+++ SUPPLIED DATA

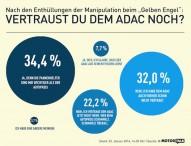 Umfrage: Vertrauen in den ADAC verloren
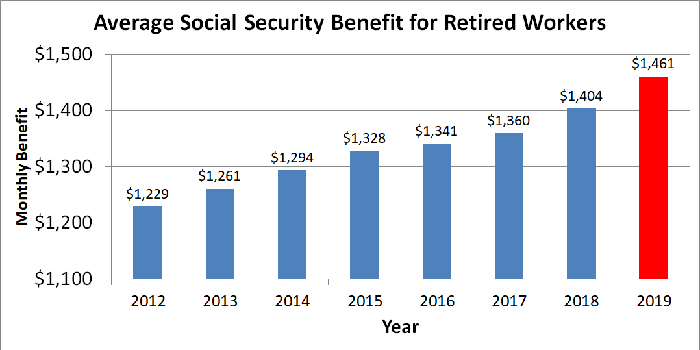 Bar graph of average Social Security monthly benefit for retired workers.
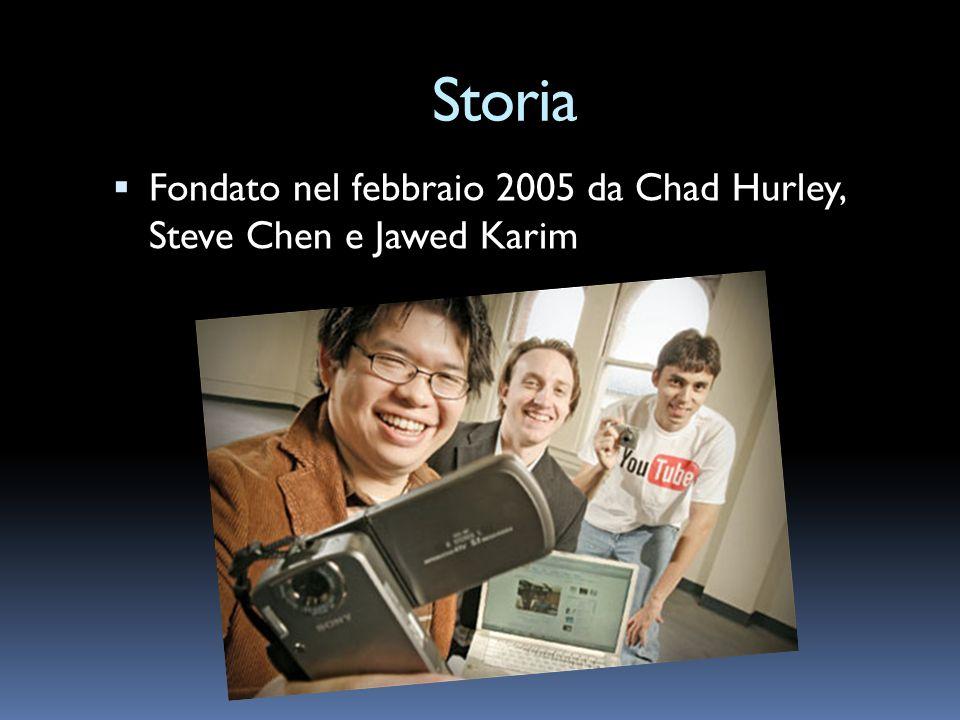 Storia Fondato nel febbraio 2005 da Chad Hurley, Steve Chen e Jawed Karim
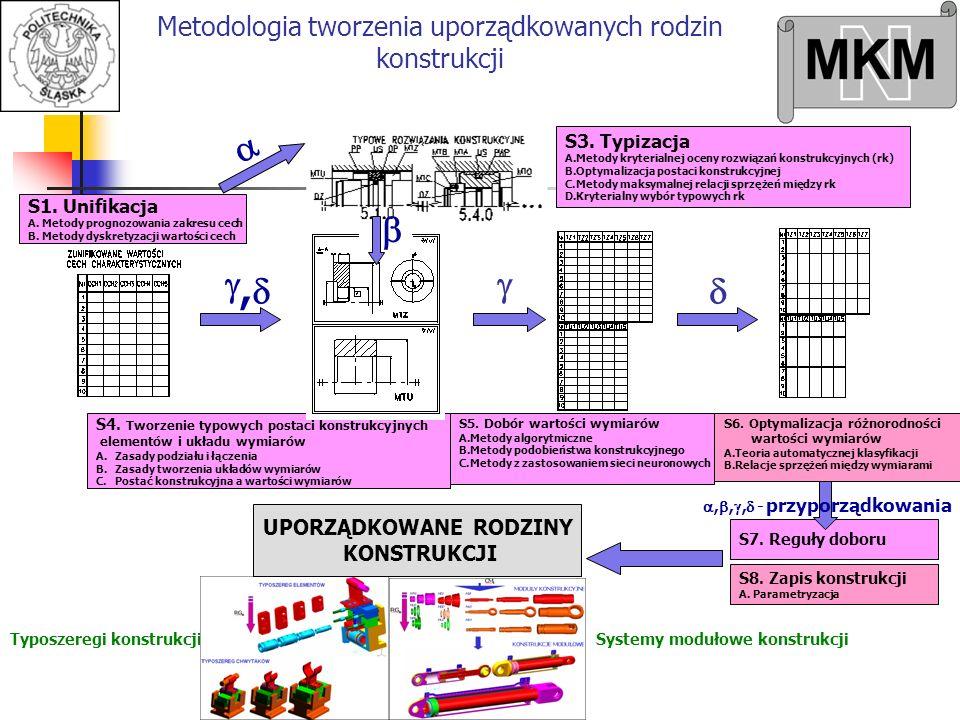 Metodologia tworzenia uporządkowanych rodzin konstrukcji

++++++
+++ SUPPLIED DATA

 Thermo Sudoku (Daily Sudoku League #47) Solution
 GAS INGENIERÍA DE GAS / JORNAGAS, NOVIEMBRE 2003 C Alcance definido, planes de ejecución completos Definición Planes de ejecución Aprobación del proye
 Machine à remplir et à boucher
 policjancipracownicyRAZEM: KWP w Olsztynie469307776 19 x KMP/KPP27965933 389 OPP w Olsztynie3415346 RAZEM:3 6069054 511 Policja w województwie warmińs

++++++
+++ SUPPLIED DATA

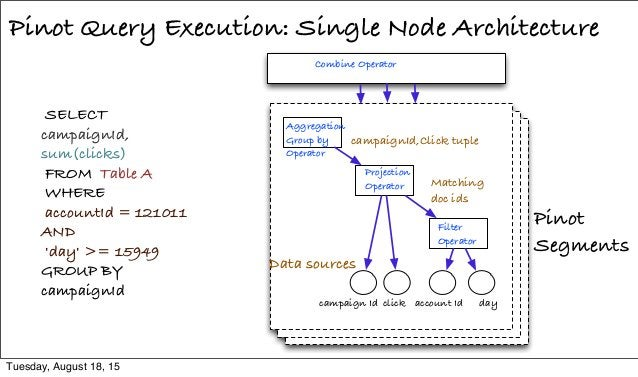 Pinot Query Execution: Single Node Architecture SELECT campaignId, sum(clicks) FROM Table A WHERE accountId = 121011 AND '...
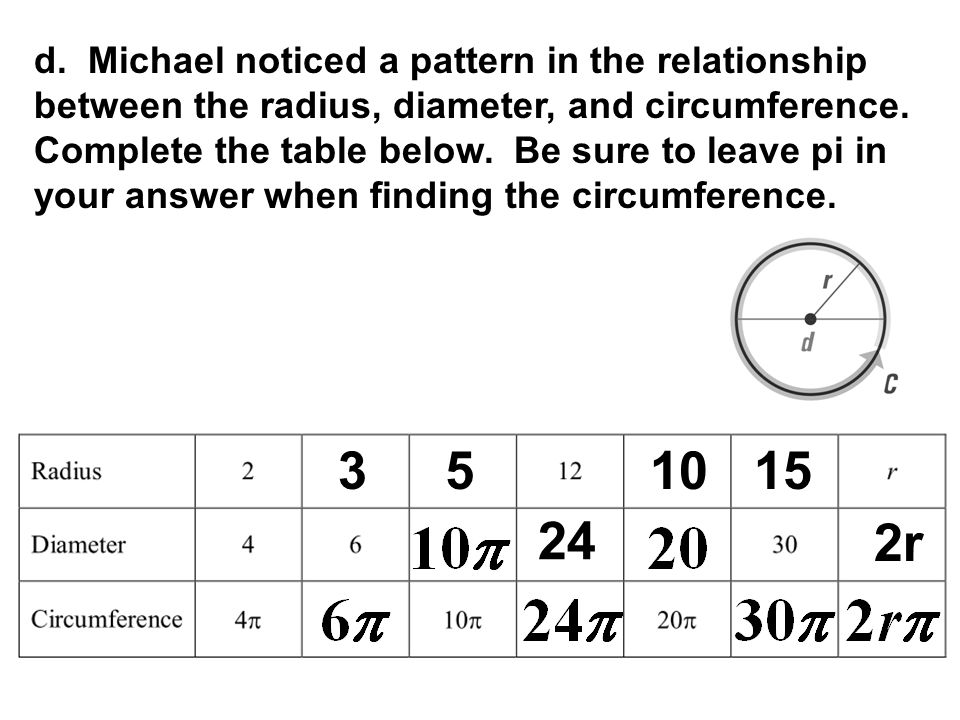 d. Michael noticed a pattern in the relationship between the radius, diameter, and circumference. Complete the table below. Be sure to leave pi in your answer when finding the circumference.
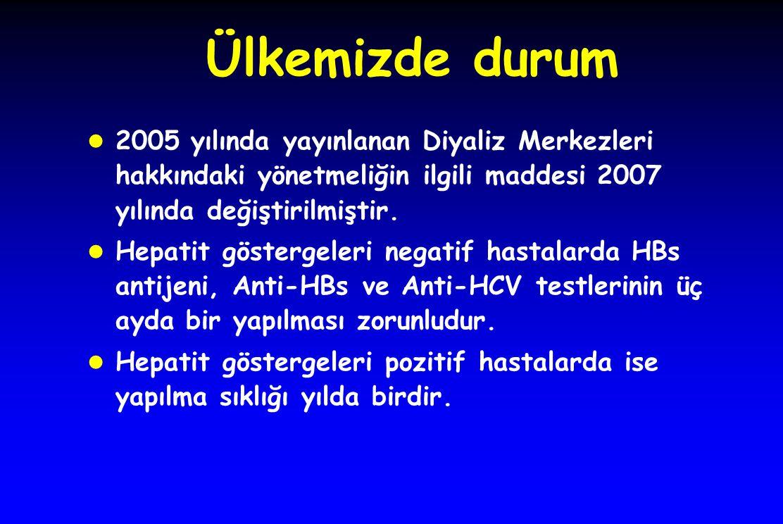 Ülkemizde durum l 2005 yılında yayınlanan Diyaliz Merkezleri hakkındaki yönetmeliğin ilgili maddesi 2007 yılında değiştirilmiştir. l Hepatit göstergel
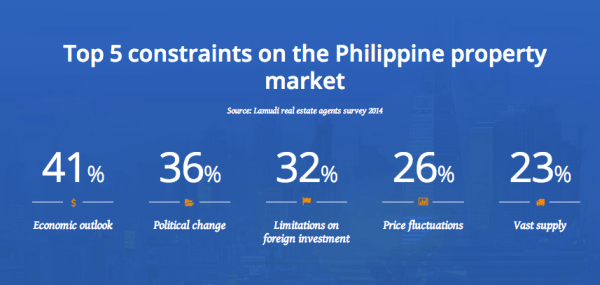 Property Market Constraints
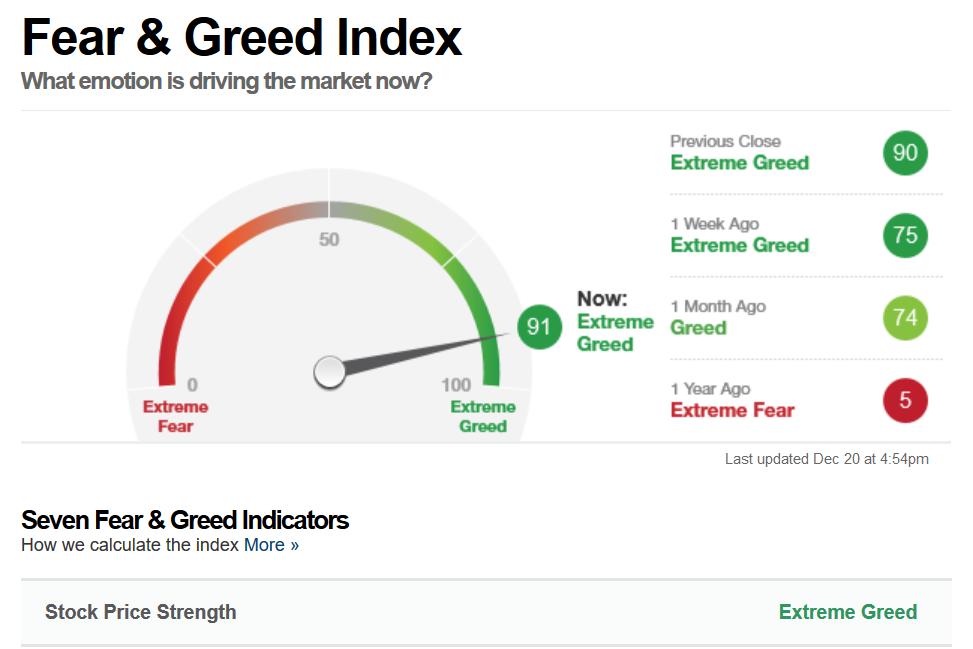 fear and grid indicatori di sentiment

++++++

- [TASK TO COMPLETE]
Copy only what lies between the line with "Property Market Constraints" and the line with "fear and grid indicatori di sentiment", those two lines included, exactly as given above; pictures stay out.

- [TASK ANSWER]
 Property Market Constraints
 fear and grid indicatori di sentiment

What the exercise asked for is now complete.